BEGIN Excerpt provided

Special Issue Information

Dear Colleagues,

The prefrontal cortex (PFC) plays a pivotal role in regulating our emotions as shown by the marked alterations in activity within prefrontal circuits that accompany mood and anxiety disorders. The importance of ventromedial regions in emotion regulation, including the ventral sector of the medial PFC, the medial sector of the orbital cortex and subgenual cingulate cortex, have been recognized for a long time. However, it is increasingly apparent that lateral and dorsal regions of the PFC, as well as neighbouring dorsal anterior cingulate cortex, also play a role. Defining the underlying psychological mechanisms by which these functionally distinct regions modulate positive and negative emotions and the nature and extent of their interactions, is a critical step towards better stratification of the symptoms of mood and anxiety disorders, that will ultimately lead to more effective, individualised treatment strategies. Since many disorders of emotion regulation have their onset during childhood and adolescence it is also important to extend our understanding of these prefrontal circuits in development. Specifically, to determine whether they exhibit differential sensitivity to perturbations by known risk factors e.g. stress and inflammation, at distinct developmental epochs. This special issue aims to bring together the most recent research in humans and other animals that addresses these important issues and in doing so, to highlight the value of the translational  approach.

END Excerpt provided

◆ Directions for this task: In the special issue information, what two risk factors are named as examples?

BEGIN Data to examine

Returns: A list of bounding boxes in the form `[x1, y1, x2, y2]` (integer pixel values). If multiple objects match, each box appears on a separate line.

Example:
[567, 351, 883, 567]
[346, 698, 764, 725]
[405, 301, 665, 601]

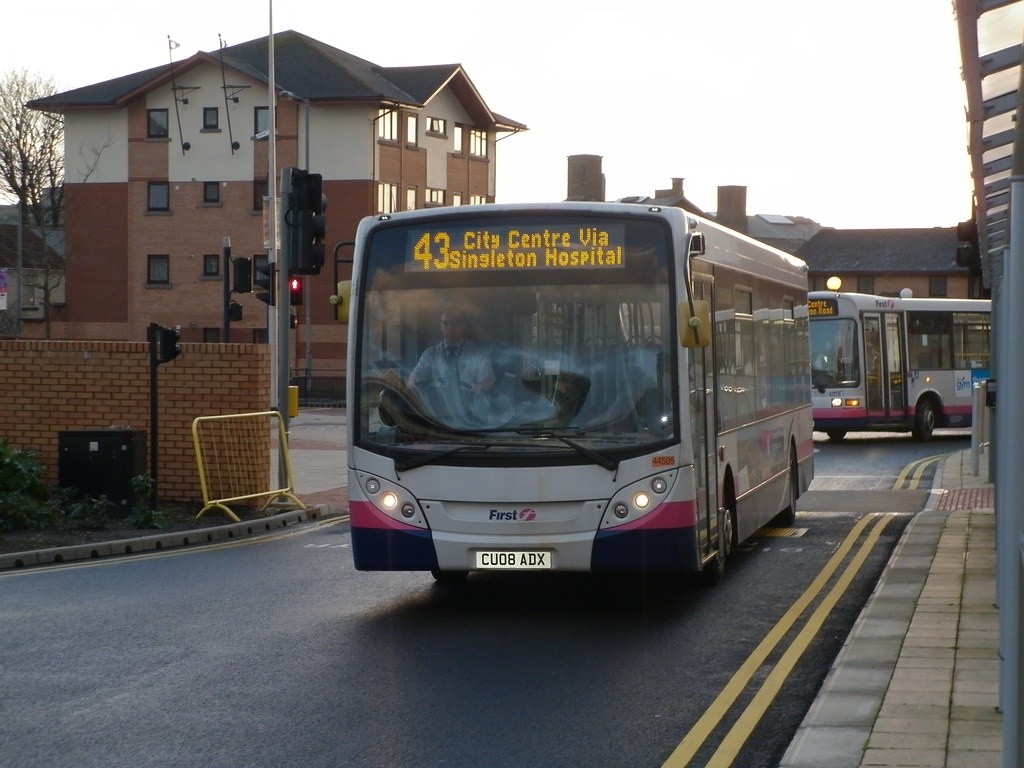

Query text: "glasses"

END Data to examine

◆ Your solution: Stress and inflammation.